:: TEXT SHOWN ::

Taylor Canfield and his US One crew were victorious last weekend in the second of four events which make up the M32 Series Bermuda.
However his nemesis on the World Match Racing Tour, Ian Williams and GAC Pindar, pushed the US Virgin Islander hard for the win, the British skipper winning the lighter day 2 of the regatta.
The first day was windy, and Canfield was in his element, showing a clean pair of heels to the seven-boat fleet in five of the eight races. Williams has had less time training in the fast 32-foot catamaran and is still learning the ropes after racing in monohull keelboats for the majority of his professional career.
Flipper Wehrheim was top American boat on day one, steering Miss Budweiser very effectively and finishing only just behind Williams on the day one scoreboard, ending the day on a high after winning the last race. Another US sailor Chris Poole had his moments at the front too, steering Riptide Racing across the finish line of race 3 in first place.

:::

WHAT IS NEEDED -> Say whether each statement agrees with the sailing report above, answering yes or no and quoting the words from the report that decide it. (a) Canfield won five of the eight races on the first day. (b) The second day had stronger wind than the first. (c) Chris Poole steered Miss Budweiser.

:: DATA PROVIDED ::

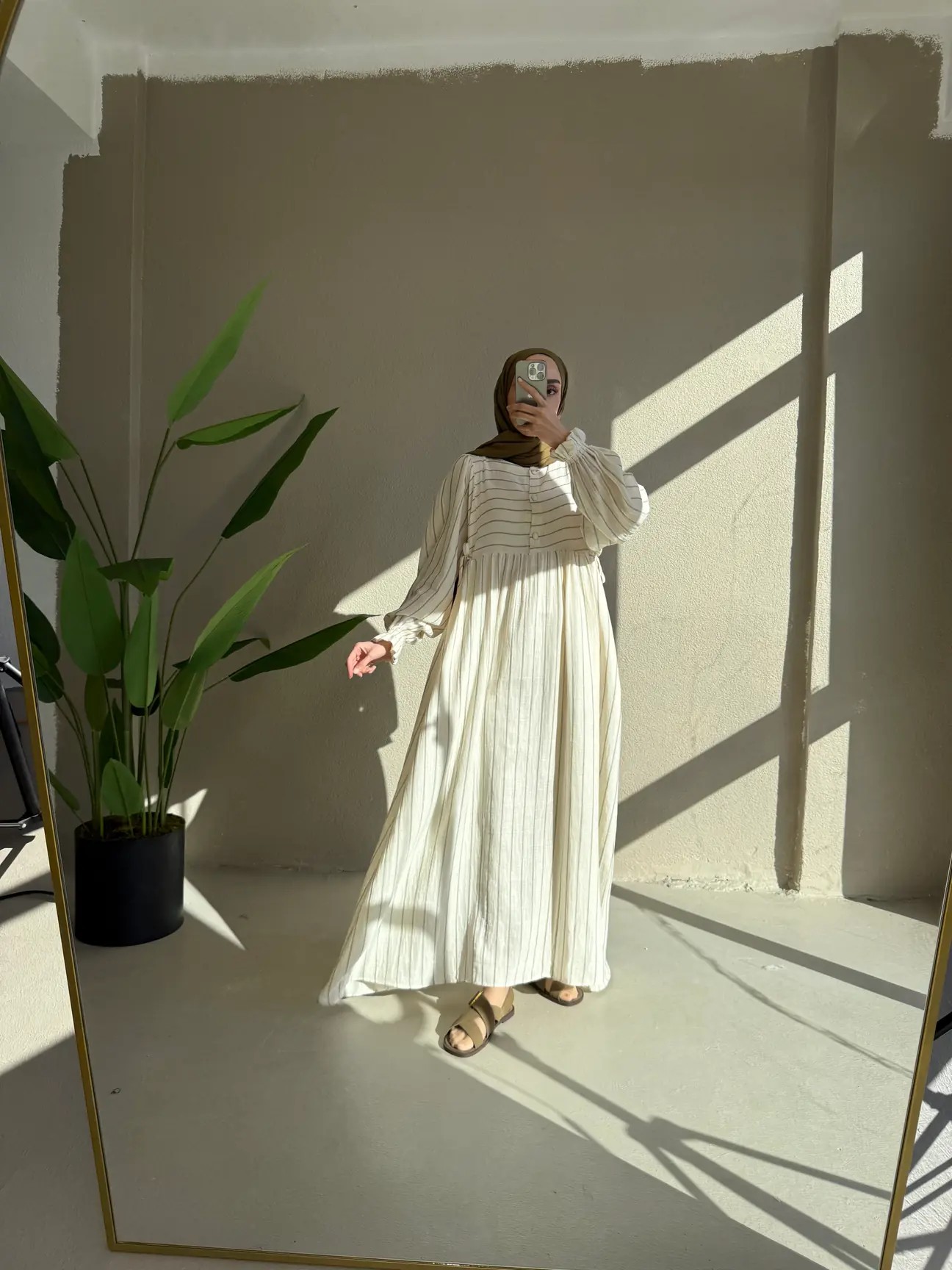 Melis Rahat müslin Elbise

:::
:: DATA PROVIDED ::

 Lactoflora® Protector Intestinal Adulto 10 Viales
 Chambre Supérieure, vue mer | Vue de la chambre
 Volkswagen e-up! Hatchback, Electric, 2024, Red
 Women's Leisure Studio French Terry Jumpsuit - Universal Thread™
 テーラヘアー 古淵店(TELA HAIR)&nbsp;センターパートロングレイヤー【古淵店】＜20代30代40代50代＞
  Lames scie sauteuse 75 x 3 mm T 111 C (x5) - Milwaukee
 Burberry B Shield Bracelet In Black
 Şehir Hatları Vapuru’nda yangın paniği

:::

RESULT OF THE EXERCISE ->
(a) Yes: "showing a clean pair of heels to the seven-boat fleet in five of the eight races."
(b) No: "The first day was windy" and "the lighter day 2 of the regatta."
(c) No: "Flipper Wehrheim was top American boat on day one, steering Miss Budweiser" and "Chris Poole had his moments at the front too, steering Riptide Racing."